Sacerdoce

   
 
   
 


(Homélie du Frère Jean-Philippe REVEL, le 18 mars 2002).

Accueil

Frères et sœurs, mardi dernier Monseigneur Louis-Marie Billé a quitté cette terre pour le Royaume de Dieu. Samedi, nous étions un certain nombre à Lyon pour participer à ses obsèques. Nous voulons aujourd'hui rassembler notre prière pour lui et avec lui auprès du Seigneur Jésus. Il a été notre archevêque, le père de tous les chrétiens de ce diocèse pendant trois ans. Il a été aussi le responsable de l'évangélisation dans ce diocèse, du ministère de l'annonce de la Parole par tous les prêtres et les diacres. Il a été aussi le père de notre fraternité monastique, notre supérieur. Pour toutes ces raisons, nous nous tournons vers le Seigneur pour Lui présenter son enfant, Louis-Marie, afin qu'il le reçoive dans sa tendresse et dans sa paix.

Homélie.

"Je sais en qui j'ai mis ma foi". Frères et sœurs, le premier mot de cette devise : "Je sais", un mot d'affirmation, de certitude, de connaissance, nous invite tout de suite à nous souvenir de cette caractéristique si évidente de la personnalité de Monseigneur Billé, cette intelligence aiguë, cette clarté de pensée et d'expression.

Combien de fois, ceux qui ont eu le privilège de travailler avec Monseigneur Billé, comme je l'ai fait moi-même pendant les trois ans de son épiscopat, au conseil épiscopal, combien de fois, ceux-là ont-ils remarqué ce don assez extraordinaire qu'il avait, après un débat plus ou moins difficile, après des discussions qui semblaient se perdre, de résumer d'un seul coup, en trois points, trois phrases d'une parfaite clarté, l'essentiel de ce qui avait été dit, ce qui méritait de rester, de demeurer après l'échange qui avait eu lieu. Une intelligence, claire, précise, lucide.

Mais bien plus que cela, je voudrais dire une intelligence fraternelle, car si vous avez eu l'occasion de parler avec lui, et ces derniers jours beaucoup ont pu en témoigner lors de conversations avec moi, vous avez certainement saisi à quel point il savait écouter.

Ecouter avec une attention profonde, avec une ouverture à la pensée de l'autre, sachant rendre intelligent celui avec qui il parlait.

Parler avec Monseigneur Billé, c'était découvrir en soi-même des pensées qu'on n'avait peut-être pas encore su trouver, et qui tout à coup entraient en vie, en mouvement.

Il était capable d'écouter ce que lui disait son interlocuteur, et de mettre en valeur ce à quoi lui-même n'avait peut-être pas encore pensé, d'accueillir la pensée de l'autre.

— DONNÉES ENREGISTRÉES —

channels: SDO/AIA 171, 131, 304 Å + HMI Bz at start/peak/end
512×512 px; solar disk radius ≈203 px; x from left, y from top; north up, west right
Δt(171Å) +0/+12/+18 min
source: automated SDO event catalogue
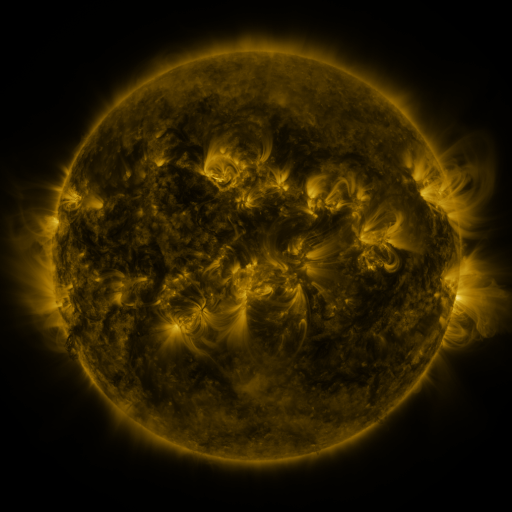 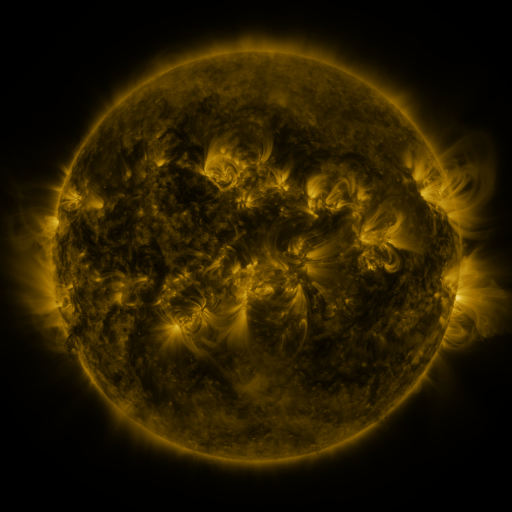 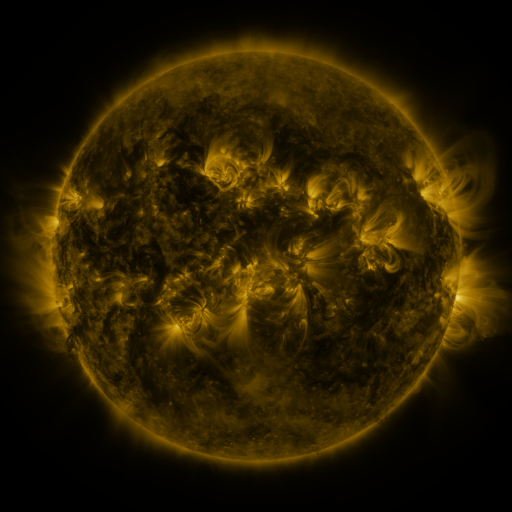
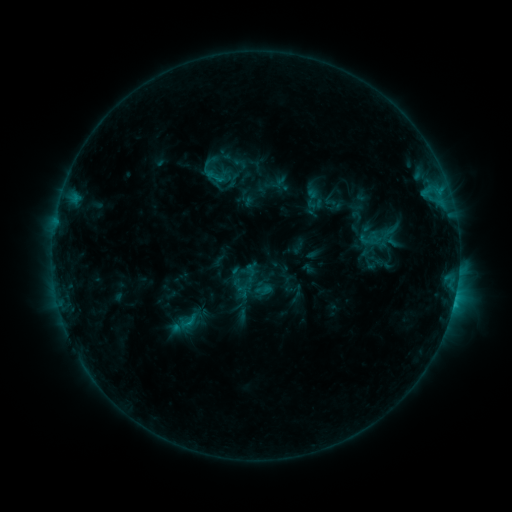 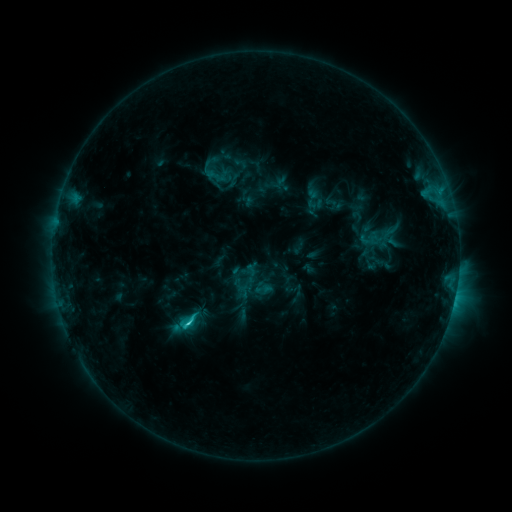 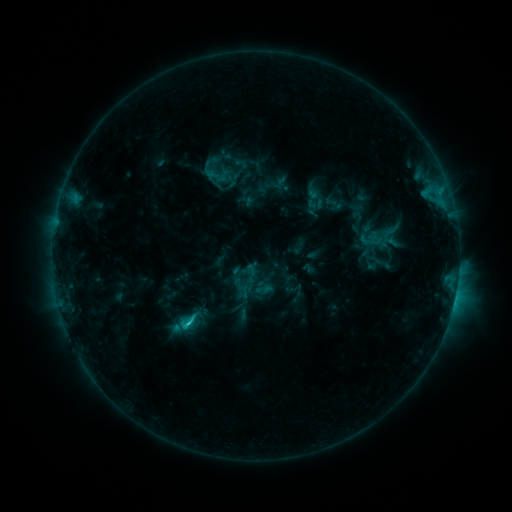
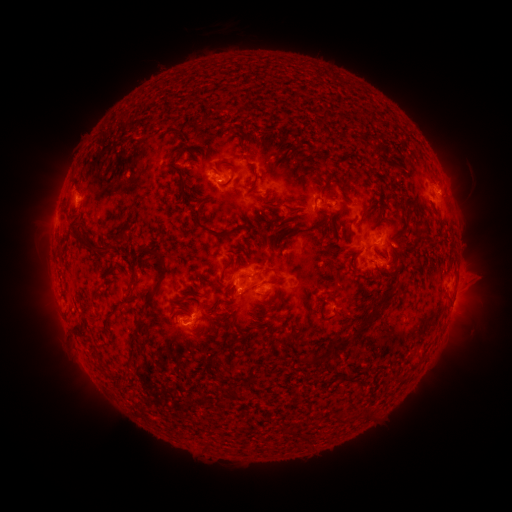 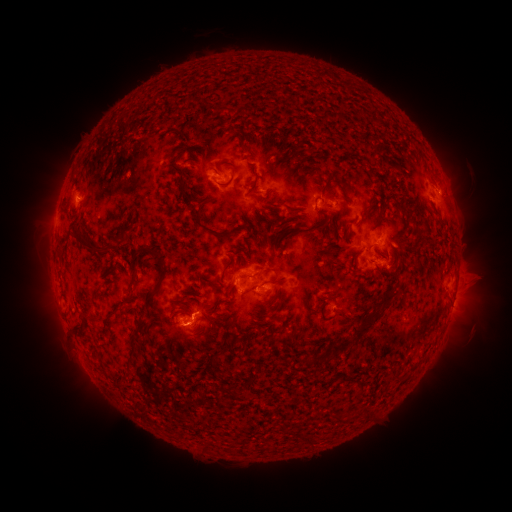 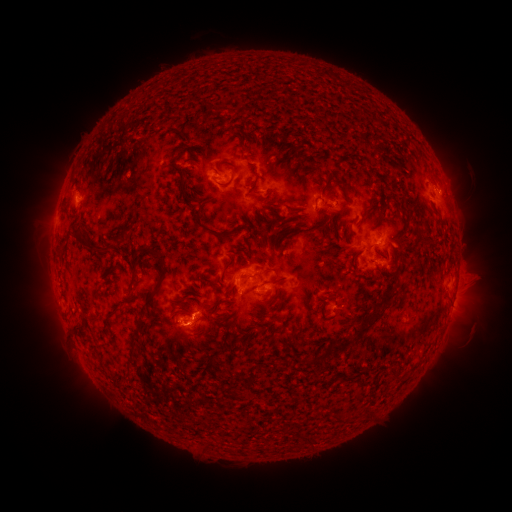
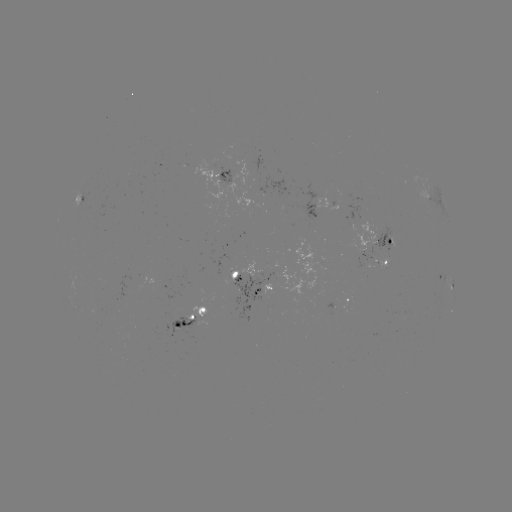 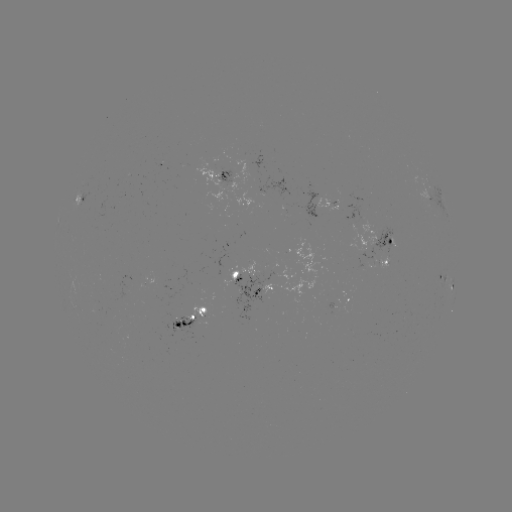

— CONSIGNE —
Répondez aux questions suivantes sur l'extrait consacré à Monseigneur Billé.
1. Dans quelle ville ont eu lieu ses obsèques ?
2. Quelle devise est citée au début de l'homélie ?
3. En combien de points résumait-il l'essentiel d'un débat ?
Appuyez-vous uniquement sur l'extrait pour répondre.

— RÉPONSE ATTENDUE —
1. À Lyon.
2. « Je sais en qui j'ai mis ma foi ».
3. En trois points.